Originally, four Oklahoma inmates sued against allowing the use of midazolam in executions.
However, one of those inmates, Charles Warner, was executed in January, noted Fox 43, so only three lived to see their case make it to the High Court.
Midazolam is given by some states to make inmates unconscious before they get their lethal drug dose, but injections of midazolam failed to do so during some executions last year, noted The New York Times.
Oklahoma and other states use midazolam because companies in Europe and the United States will no longer will sell barbiturates (to make people unconsciousness) for death penalty executions.
The inmates claimed in their lawsuit that because midazolam has not made some people unconscious during their executions, use of the drug violates the Eighth Amendment, which does not allow cruel and unusual punishments.
However, Justice Samuel Alito wrote in the majority opinion that the responsibility was on the inmates being executed (not the state) for failing to identify a different way of being executed.
Alito also claimed that the inmates, who sued, failed to make a case that using midazolam with a lethal cocktail could result in severe pain.
Mother Jones reports that the inmates who filed the lawsuit "were supported in an amicus brief by 16 pharmacology professors who argued midazolam is 'incapable of inducing unconsciousness.'"
In its defense of using midazolam, the State of Oklahoma used one expert for its case: Dr. Roswell Lee Evans, who admitted he has never actually used midazolam, noted ProPublica.
Despite this lack of experience, Evans testified in 2014 that inmates “would not sense the pain” during an execution if they got a dose of midazolam, reported ProPublica.
Evans reportedly used more than 150 pages (of his 300-page report) from the consumer website Drugs.com, which includes the disclaimer: “[N]ot intended for medical advice, diagnosis or treatment.”

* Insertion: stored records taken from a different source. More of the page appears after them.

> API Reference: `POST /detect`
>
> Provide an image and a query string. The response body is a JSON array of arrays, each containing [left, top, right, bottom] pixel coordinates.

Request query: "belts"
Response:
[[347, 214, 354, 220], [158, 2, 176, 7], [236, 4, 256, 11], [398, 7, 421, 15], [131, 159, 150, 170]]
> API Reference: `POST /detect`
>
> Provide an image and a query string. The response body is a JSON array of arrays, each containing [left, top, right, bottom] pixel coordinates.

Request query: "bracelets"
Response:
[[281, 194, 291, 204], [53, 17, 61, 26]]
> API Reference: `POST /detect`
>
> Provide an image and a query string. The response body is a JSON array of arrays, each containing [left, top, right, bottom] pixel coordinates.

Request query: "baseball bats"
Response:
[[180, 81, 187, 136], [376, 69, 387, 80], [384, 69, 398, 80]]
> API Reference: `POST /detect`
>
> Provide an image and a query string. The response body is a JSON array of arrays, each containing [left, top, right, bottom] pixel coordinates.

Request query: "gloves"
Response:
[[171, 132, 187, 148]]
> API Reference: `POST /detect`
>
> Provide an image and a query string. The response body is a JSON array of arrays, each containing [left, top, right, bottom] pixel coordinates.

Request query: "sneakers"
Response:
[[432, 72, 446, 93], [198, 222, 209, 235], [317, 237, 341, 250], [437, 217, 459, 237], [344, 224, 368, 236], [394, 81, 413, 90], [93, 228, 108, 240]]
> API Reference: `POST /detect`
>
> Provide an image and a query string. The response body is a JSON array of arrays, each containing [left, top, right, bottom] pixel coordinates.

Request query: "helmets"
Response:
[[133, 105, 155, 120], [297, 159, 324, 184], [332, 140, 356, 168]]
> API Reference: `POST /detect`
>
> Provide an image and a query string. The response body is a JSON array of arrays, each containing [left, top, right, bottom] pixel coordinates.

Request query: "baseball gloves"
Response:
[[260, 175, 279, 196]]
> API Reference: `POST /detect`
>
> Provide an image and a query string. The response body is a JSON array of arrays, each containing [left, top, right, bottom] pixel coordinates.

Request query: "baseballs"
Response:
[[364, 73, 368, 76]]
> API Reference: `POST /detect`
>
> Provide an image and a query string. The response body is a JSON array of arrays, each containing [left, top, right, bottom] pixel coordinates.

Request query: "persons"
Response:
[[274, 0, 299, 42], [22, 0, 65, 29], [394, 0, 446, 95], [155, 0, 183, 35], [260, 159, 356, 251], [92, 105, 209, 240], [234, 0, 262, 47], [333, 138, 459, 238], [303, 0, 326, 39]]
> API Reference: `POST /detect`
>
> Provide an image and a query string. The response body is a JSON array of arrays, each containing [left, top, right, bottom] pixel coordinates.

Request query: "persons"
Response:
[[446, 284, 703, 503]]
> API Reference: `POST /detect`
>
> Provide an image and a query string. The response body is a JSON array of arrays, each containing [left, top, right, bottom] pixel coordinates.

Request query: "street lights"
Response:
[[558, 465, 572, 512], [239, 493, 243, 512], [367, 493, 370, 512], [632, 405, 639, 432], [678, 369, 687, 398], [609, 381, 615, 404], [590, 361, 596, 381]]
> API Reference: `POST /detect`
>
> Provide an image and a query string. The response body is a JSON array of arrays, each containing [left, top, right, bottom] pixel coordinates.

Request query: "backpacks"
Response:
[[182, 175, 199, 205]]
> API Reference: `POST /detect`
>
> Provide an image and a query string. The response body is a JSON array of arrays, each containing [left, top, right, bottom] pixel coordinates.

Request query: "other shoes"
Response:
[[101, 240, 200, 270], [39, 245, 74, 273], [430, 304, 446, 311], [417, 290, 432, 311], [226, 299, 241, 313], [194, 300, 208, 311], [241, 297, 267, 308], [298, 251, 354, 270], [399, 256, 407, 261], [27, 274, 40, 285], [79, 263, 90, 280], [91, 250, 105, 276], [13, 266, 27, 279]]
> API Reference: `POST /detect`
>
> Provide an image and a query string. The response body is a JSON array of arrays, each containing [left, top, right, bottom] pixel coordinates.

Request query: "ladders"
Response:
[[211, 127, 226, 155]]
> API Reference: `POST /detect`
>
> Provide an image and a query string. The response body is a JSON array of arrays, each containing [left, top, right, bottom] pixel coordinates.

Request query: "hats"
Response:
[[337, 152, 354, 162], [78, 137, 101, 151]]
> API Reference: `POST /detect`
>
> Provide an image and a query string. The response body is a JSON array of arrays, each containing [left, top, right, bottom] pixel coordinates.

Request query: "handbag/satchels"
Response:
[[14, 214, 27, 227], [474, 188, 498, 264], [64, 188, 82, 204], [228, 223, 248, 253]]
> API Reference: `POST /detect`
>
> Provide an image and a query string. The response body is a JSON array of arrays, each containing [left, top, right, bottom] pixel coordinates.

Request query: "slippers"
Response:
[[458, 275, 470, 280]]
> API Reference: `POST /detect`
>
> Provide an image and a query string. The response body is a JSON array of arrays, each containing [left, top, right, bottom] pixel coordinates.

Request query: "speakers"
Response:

Evans is dean of the Harrison School of Pharmacy at Auburn University in Alabama, which tried to distance itself from his involvement in the case back in April.
Auburn University told ProPublica via email that Dr. Evans “was acting in a personal capacity" and that “[t]he opinions he expressed in judicial proceedings are his own, not those of Auburn University,”
Justice Sonia Sotomayor wrote in today's dissent: "[U]nder the court’s new rule, it would not matter whether the state intended to use midazolam, or instead to have petitioners drawn and quartered, slowly tortured to death or actually burned at the stake."